Une version exclusivement féminine, présentée à la scène nationale de Mâcon revisite cette pièce rebelle de 1990. La première chose à faire, quand on apprend que Jours étranges sera recréé, est de plonger dans l’esprit clownesque et grimaçant de l’original, grâce à la captation vidéo de Charles Picq, et de consulter l’ouvrage de référence, Dominique Bagouet, un labyrinthe dansé d’Isabelle Ginot, publié en 1999 par le Centre National de la Danse.
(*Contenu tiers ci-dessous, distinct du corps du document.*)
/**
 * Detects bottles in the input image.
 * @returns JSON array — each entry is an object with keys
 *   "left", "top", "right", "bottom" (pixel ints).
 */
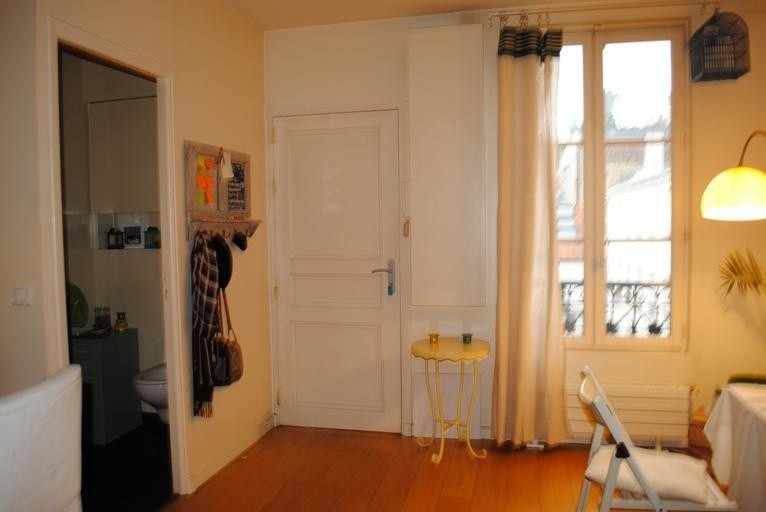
[{"left": 92, "top": 303, "right": 127, "bottom": 335}]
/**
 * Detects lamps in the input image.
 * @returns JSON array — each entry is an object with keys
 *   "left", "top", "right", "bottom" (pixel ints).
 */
[{"left": 700, "top": 123, "right": 766, "bottom": 221}]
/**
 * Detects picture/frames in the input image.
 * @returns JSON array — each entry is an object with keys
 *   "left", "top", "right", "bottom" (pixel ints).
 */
[{"left": 183, "top": 140, "right": 254, "bottom": 221}]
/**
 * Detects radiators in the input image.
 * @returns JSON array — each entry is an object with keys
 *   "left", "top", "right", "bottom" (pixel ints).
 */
[{"left": 563, "top": 378, "right": 691, "bottom": 448}]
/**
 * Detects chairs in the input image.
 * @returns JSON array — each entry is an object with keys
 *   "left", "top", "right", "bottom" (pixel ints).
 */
[{"left": 574, "top": 362, "right": 739, "bottom": 512}]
Tout est là: Dominique Bagouet créa Jours étranges pour la dixième édition de Montpellier Danse et le dixième anniversaire du CCN. C’était en 1990. Et déjà, il s’interrogeait sur l’institution, la perte de spontanéité, l’enlisement de la créativité. D’où une pièce fulgurante où il tente de faire voler en éclats l’image de son art créée par la presse et l’institution elle-même. D’où un retour sur sa propre adolescence et l’attitude Sturm und Drang, d’où la révolte contre l’attendu et le convenu. D’où les « mauvaises pantomimes » et les chansons de Jim Morrison et The Doors, exposées à une écoute corporelle où chaque geste se charge de sensualité et de rébellion.
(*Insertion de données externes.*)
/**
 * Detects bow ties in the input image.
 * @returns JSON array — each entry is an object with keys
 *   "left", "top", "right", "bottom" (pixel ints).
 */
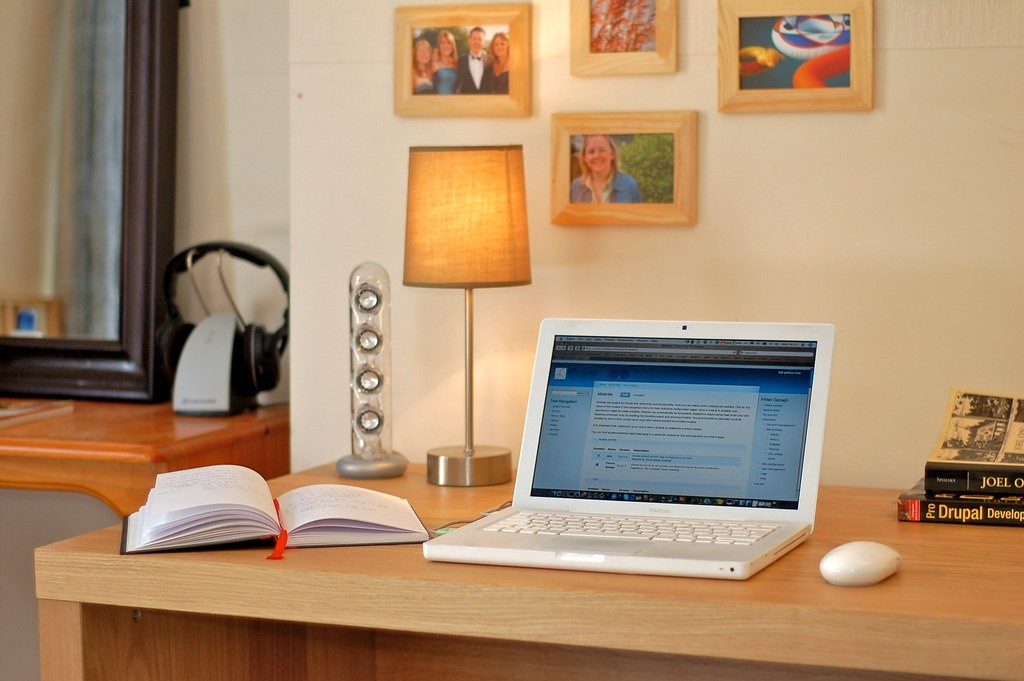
[{"left": 470, "top": 52, "right": 482, "bottom": 61}]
D’énormes enceintes faisant scénographie, la musique règne en maître. Une danse au plus près des instincts, ludique et libératoire, où l’on n’a plus à se soucier de telle ou telle école… Quelque parte entre free jazz et punk, mais innervée par Les Enfants du Paradis. Avec son irrévérence, dans un esprit adolescent et « ni dieu ni maître », Bagouet bouscule toutes les icônes de son époque, de Montanari à Cunningham. Il questionne son art personnel, déjà en voie de subordination aux attentes du milieu. C’est ainsi qu’il ressentit l’évolution de ses relations avec son environnement et « des systèmes qui redeviennent pesants et qu’il semble urgent de secouer. »

Curieusement cette pièce, vieille d’un quart de siècle, répond parfaitement à la vague actuelle qui revisite les danses sociales en posant la question de la communauté et des relations au sein d’un groupe. C’est d’autant plus vrai que Bagouet posa ce geste comme un retour sur sa propre adolescence avec « ces soirées à tendance ‘beatnik’ bercées par la voix chaude de Jim Morrison » et « d’obscurs désirs mal définis, de révolte contre les normes et les codes établis. »
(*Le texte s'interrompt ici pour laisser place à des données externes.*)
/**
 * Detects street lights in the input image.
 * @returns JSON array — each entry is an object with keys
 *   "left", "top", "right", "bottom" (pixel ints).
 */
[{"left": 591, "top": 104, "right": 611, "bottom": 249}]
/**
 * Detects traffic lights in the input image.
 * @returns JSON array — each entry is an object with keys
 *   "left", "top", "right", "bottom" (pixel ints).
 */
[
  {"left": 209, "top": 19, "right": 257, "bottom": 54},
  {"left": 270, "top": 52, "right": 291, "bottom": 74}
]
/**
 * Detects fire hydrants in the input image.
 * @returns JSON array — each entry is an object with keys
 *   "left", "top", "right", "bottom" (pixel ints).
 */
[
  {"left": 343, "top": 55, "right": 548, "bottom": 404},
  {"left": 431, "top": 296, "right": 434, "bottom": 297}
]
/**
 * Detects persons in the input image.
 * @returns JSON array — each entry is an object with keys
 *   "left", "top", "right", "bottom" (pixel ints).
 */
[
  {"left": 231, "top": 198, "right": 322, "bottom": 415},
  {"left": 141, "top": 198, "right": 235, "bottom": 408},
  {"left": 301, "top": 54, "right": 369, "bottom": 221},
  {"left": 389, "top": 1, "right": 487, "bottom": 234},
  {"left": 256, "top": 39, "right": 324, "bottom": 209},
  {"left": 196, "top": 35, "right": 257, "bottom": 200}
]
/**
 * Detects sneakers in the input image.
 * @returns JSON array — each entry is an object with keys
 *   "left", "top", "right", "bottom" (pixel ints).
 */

Olivia Grandville, interprète à l’époque, se souvient: « Ce que cherchait Dominique et ce qui était justement difficile à assumer pour nous les interprètes, c’était finalement notre maladresse. Par exemple, il tenait absolument à ce que toutes ces histoires de pantomimes - qu’il appelait de la « mauvaise pantomime » - ce soit quelque chose, dans laquelle on se débatte. Je crois qu’il faut toujours arriver à garder cette dimension de fragilité. Dès qu’on est un peu trop à l’aise, tout d’un coup ça ne marche plus parce que cela devient grossier. »

Galerie photo © Caroline Ablain

En 1990, cette pièce aux allures de rupture prit le milieu professionnel de court. En la recréant aujourd’hui, faut-il chercher à reproduire un tel degré de perturbation? Ou bien faut-il au contraire se retourner contre la pièce pour la surprendre à son tour ? Hélène Cathala: "Dominique ne nous a pas demandé de travailler sur nos souvenirs des périodes d’apprentissage ou nos mémoires de jeunes gens sur ces époques troublées de l’adolescence. C’est l'inverse. C'est désapprendre tout ce qui avait pu être appris... retourner avant l'apprentissage."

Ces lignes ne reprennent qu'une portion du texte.